BERITASEJABAR.id – Gubernur Jawa Barat Ridwan Kamil menjadi salah satu nama paling potensial untuk diusung dalam kontestasi pemilihan presiden (Pilpres) 2024 mendatang. Hasil survei yang dirilis sejumlah lembaga survei nasional mengonfirmasi hal itu. Nama Ridwan Kamil konsisten berada dalam lima besar sosok paling populer (popularitas) atau paling dipilih (elektabilitas) calon presiden. Bahkan, di Jawa Barat namanya bersaing ketat dengan pemain lama Prabowo Subianto pada kisaran 90 persen. Meski begitu, ada sejumlah pekerjaan rumah (PR) yang harus dikerjakan Emil, sapaan Ridwan Kamil, menuju perhelatan 2024 mendatang.

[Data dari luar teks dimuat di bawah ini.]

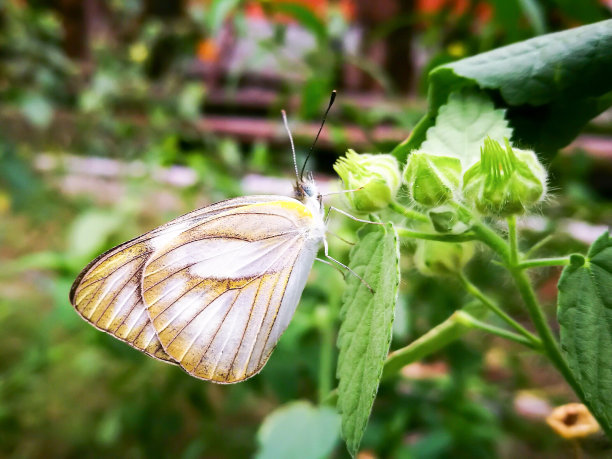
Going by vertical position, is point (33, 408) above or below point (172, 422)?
below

Temuan survei Parameter Politik Indonesia yang dilakukan pada Juni 2021 lalu menunjukkan popularitas Ridwan Kamil di Jawa Barat bertengger di posisi kedua dengan persentase sebesar 86,76 persen. Gubernur Emil hanya terpaut 3 persen dari Menteri Pertahanan Prabowo Subianto di posisi pertama sebesar 89,73 persen. Pun jika melihat tingkat elektabilitas. Emil yang mengantongi elektabilitas 18,4 persen, lagi-lagi hanya kalah dari Prabowo dengan elektabilitas 26,8 persen.
“Sebagai gubernur, Kang Emil dikenal 90 persen warga Jawa Barat. Selevel dengan popularitas Prabowo Subianto. Popularitas Kang Emil masih mungkin ditingkatkan hingga di atas 90 persen mengingat kiprahnya sebagai gubernur yang dapat dimaksimalkan jelang 2024,” kata Direktur Eksekutif Parameter Politik Indonesia Adi Prayitno dalam diskusi politik lokal Indonesia seri perdana yang diprakarsai Landscape Politik Lokal Indonesia belum lama ini.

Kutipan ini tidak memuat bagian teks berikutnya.